----- Text for analysis

Ramirez has had a phenomenal season. 24 HR, 106 RBI .342/.410/.543. Those are elite numbers. As the Marlin’s website tellingly states, Ramirez was “second to one” in the MVP voting this year.

The trouble is, the MVP award is not about crowning the best player in the division. If that were the case Dustin Pedroia would not have had a prayer in 2008. It is about choosing that player which was most valuable to his team. That the Cardinals still limped into the playoffs despite Albert not going deep once in September must surely tell us something about his value to that team. While Pujols is the face of the organisation and a vital, invaluable part of that team, it is not like the Cardinals were devoid of talent without him. Holliday, Carpenter, Wainwright, even guys like Skip Schmacher and Ryan Ludwick all made up the pieces of the puzzle for the Cards in ’09. It was not simply the Albert Pujols show.

Not so the Marlins. While the team benefitted from the emergence of Chris Coghlan and got another year of all-or-nothing production from the soon-to-depart Dan Uggla they were a very different team from the Marlin’s sides of 2006 and 2007. Gone is Miggy Cabrera, Hanley Ramirez is now, to once again pilfer the infamous Reggie Jackson quote: the straw that stirs the drink. Simply put, (Josh Johnson’s pitching aside) Hanley is everything to the Fish.

The Marlins were a contender for much of 2009. Without Ramirez the story would have been far different and would have seen them rival Pittsburgh and DC for the most hopeless franchise in baseball.

All that and what’s more is that Hanley is a short stop. A short stop! The very heart of the infield. In the thick of everything, all year long. Surely one could make a convincing argument that having an elite offensive player at a position generally reversed for mediocre hitting, fleet-footed players is inherently more valuable that having a slightly more productive player at first base, a position renowned (along with LF) for housing hulking, defensively sub-standard players of the Adam Dunn/Ryan Howard variety.

----------
----- Supplied records

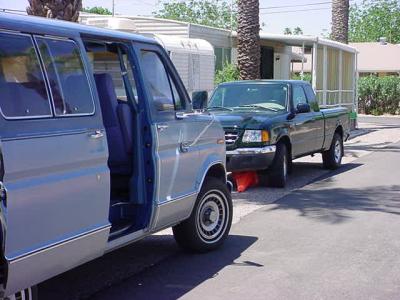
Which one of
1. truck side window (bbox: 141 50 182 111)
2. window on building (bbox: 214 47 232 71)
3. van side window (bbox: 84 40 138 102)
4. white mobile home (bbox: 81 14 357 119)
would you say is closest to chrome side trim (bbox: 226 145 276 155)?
truck side window (bbox: 141 50 182 111)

----------

## [Work instruction A]
In the passage on Hanley Ramirez's MVP case, whose quote does the writer borrow to describe Ramirez's role on the Marlins, and what is that quote?
## [Work instruction B]
Set down the part of the passage on Hanley Ramirez's MVP case from "The Marlins were" to "franchise in baseball.", word for word.
The records come from a different source than the passage on Hanley Ramirez's MVP case.

## [Exercise response A]
Reggie Jackson's quote: "the straw that stirs the drink."

## [Exercise response B]
The Marlins were a contender for much of 2009. Without Ramirez the story would have been far different and would have seen them rival Pittsburgh and DC for the most hopeless franchise in baseball.